When policy research does not focus on practice it can exacerbate tensions within the field. The authors note that there are distinctions among policy practitioners. There are the practitioners who design policy, and practitioners who are more involved in implementing established policy. There is often some tension between these two branches of practitioners. DesignerÃs interests in accountability in implementation are often in tension with field workers desires for autonomy. Policy researchers may exacerbate this tension. Policy researchers are often hired by oversight agencies to evaluate policy programs. "Such evaluative research is not designed to help practitioners perform better but to evaluate whether their activity is worth doing in the first place." Since such evaluations are very often program killers, practitioners often find policy research threatening.
For this reason the authors recommend a triadic approach to research collaboration. Research should involve collaboration between academics, designers, and every-day practitioners.
The research setting should be neither so close to the policy situation as to completely embroil the researcher, nor so distant as to leave the researcher disconnected from the situation. Researchers should seek an optimally distant setting, "close enough to the actual policy situation so that a practitioner move in and out of it with ease, yet distant enough from it so that she is protected from its pressures, threats, and distractions."(199)

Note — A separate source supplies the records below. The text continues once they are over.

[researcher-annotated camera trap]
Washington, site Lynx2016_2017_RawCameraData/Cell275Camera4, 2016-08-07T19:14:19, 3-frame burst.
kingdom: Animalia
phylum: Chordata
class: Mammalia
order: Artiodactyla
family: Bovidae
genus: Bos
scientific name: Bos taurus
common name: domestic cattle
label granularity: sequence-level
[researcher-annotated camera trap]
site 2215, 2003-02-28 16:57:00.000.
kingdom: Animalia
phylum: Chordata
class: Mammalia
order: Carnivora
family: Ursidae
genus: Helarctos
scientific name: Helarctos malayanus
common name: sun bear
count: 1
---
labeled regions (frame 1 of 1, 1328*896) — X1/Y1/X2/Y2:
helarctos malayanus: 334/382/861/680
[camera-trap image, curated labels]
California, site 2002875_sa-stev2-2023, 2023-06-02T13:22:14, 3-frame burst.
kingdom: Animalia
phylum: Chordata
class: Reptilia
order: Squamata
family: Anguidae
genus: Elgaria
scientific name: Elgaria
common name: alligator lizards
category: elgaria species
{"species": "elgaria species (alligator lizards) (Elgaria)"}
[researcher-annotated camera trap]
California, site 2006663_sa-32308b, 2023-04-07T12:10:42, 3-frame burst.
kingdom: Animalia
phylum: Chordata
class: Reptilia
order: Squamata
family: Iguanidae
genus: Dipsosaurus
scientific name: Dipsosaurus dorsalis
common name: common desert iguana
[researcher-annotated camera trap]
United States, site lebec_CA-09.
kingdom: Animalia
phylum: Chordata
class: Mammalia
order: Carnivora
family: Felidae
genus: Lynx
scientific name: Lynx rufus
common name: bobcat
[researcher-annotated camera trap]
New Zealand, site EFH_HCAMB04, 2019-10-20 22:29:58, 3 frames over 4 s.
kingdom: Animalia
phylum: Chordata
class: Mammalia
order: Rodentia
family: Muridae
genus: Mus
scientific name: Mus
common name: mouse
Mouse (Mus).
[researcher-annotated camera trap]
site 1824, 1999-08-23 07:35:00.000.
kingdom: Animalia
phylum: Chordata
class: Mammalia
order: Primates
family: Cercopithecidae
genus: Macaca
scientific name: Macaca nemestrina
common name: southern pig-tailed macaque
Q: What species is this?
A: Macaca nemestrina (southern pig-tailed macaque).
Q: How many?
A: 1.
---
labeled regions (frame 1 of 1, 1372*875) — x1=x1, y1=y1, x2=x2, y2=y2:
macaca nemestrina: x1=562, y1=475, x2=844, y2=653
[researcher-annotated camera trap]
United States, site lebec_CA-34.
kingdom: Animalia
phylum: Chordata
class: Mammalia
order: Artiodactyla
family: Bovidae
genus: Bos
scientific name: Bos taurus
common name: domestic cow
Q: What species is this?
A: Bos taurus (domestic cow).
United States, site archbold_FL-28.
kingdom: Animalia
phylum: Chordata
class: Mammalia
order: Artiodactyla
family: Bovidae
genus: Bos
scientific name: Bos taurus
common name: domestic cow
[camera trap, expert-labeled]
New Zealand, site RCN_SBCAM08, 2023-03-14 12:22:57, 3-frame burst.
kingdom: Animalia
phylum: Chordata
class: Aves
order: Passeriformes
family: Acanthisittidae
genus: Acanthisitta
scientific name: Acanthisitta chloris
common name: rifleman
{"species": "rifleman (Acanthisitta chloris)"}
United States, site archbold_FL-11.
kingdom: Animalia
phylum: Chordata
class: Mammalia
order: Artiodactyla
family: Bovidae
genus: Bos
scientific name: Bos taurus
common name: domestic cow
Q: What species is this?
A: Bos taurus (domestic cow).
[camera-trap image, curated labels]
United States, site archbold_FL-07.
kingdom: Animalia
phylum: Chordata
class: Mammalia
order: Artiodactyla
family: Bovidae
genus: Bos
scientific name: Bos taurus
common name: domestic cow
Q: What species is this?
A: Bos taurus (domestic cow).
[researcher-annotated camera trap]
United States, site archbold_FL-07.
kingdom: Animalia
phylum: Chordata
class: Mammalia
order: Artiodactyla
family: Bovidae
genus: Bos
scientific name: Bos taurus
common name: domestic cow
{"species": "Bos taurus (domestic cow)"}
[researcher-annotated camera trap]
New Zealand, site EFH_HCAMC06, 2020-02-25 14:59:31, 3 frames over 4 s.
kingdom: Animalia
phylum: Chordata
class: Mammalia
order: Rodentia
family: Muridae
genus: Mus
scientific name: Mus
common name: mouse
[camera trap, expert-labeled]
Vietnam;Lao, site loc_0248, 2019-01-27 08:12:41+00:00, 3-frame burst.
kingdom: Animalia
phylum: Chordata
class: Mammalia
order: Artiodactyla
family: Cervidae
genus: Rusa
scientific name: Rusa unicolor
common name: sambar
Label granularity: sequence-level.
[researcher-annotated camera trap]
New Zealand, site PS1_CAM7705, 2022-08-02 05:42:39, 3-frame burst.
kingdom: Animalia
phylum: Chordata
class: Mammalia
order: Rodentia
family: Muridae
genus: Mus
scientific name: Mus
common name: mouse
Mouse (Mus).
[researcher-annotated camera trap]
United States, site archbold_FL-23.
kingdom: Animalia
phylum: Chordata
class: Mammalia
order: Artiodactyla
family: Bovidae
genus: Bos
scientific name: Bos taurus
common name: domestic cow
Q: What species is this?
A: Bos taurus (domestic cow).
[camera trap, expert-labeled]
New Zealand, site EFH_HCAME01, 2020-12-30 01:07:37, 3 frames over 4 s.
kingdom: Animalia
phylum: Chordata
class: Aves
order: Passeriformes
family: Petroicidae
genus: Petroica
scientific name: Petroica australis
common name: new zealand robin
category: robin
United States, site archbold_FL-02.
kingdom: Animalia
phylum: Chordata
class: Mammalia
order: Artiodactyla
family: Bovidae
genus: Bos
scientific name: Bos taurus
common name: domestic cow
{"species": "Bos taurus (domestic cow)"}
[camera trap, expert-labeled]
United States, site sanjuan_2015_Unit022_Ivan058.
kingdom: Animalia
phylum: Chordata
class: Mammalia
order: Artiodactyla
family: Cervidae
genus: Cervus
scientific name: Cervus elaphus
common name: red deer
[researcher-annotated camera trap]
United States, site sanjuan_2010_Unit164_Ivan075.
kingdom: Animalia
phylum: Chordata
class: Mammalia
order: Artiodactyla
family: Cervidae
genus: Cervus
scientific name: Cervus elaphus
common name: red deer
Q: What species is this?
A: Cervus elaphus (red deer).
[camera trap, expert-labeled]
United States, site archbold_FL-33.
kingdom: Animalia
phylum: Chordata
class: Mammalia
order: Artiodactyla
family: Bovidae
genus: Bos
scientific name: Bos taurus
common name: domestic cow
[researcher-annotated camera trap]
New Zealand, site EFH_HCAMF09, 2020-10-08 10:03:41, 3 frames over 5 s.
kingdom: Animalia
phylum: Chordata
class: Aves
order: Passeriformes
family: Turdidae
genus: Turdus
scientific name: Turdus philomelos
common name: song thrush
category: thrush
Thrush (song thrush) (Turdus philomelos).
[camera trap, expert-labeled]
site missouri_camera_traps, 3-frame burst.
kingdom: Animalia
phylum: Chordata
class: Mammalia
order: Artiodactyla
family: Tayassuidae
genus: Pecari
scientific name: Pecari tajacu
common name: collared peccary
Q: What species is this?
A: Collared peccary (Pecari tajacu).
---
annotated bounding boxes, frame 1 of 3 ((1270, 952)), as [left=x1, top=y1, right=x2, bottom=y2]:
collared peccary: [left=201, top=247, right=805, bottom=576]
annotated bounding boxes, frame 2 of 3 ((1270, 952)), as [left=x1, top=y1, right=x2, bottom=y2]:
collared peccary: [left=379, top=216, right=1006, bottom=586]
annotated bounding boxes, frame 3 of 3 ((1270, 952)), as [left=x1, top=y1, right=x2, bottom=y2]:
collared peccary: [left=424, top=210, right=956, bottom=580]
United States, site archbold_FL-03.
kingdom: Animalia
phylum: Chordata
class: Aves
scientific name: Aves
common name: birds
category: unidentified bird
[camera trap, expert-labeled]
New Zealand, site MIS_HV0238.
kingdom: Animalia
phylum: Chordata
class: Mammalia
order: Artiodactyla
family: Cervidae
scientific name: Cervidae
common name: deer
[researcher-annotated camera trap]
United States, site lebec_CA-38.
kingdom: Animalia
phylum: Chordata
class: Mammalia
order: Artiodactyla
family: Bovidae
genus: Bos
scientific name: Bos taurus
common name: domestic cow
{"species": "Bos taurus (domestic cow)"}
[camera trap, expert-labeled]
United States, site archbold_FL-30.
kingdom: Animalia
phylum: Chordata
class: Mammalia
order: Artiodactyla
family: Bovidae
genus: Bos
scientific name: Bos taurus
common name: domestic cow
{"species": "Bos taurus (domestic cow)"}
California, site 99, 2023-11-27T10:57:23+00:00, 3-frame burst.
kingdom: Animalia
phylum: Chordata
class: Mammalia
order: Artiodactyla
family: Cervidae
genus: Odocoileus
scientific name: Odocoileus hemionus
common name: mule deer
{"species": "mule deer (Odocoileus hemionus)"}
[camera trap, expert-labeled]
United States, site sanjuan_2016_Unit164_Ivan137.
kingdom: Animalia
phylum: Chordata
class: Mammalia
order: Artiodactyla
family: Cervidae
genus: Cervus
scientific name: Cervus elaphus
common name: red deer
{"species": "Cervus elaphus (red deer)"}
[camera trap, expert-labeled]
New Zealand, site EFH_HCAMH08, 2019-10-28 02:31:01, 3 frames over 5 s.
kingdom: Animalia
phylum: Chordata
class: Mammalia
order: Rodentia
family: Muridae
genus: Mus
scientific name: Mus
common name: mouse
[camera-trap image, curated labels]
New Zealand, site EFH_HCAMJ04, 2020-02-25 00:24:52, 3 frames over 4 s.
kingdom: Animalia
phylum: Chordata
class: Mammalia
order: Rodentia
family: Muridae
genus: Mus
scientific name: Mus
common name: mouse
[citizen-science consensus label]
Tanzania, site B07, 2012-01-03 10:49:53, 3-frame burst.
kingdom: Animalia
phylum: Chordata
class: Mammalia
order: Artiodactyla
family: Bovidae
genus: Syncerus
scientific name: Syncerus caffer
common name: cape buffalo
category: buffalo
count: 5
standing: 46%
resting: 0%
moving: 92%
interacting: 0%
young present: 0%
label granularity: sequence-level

Practice oriented policy research must have standards of generality, rigor and validity which are appropriate to it. The causal model used in much of the social sciences (which seeks the unique determinants of an event) in not appropriate to policy research. Policy research should instead emphasize the causal tracing of events, generating causal stories. Such causal stories are validated to the extent that they solve the original problem, just as the success of a medical treatment may serve to confirm the original diagnosis. While normal social science attempts to formulate covering laws, policy research should instead aim to describe generalizable patterns. Such patterns are employed by practitioners via the process of reflective transfer, which is "the process by which patterns detected in one situation are carried over as projective models to other situations where they are used to generate new causal inferences and are subjected to new, situation-specific tests of internal validity."(204)
Policy education
Schon and Reid argue that current policy education focuses on choice and decision-making, and neglects issues of problem-setting and formulation, and of implementation. They suggest that policy education should aim at producing "policy-specific versions of a generic design capacity."(207) Policy schools might model themselves after design schools. In particular they should adopt the idea of the design studio to create a reflective policy practicum as a key part of policy education. In such a practicum students, under the guidance of an instructor, would respond to a problematic policy situation. The practicum should be a virtual policy arena which represents much of the complexity, ambiguity, and evolving meanings of actual policy conversations. Within such a practicum students would have to be learn the task of frame reflection, and to learn how to build and sustain mutual trust.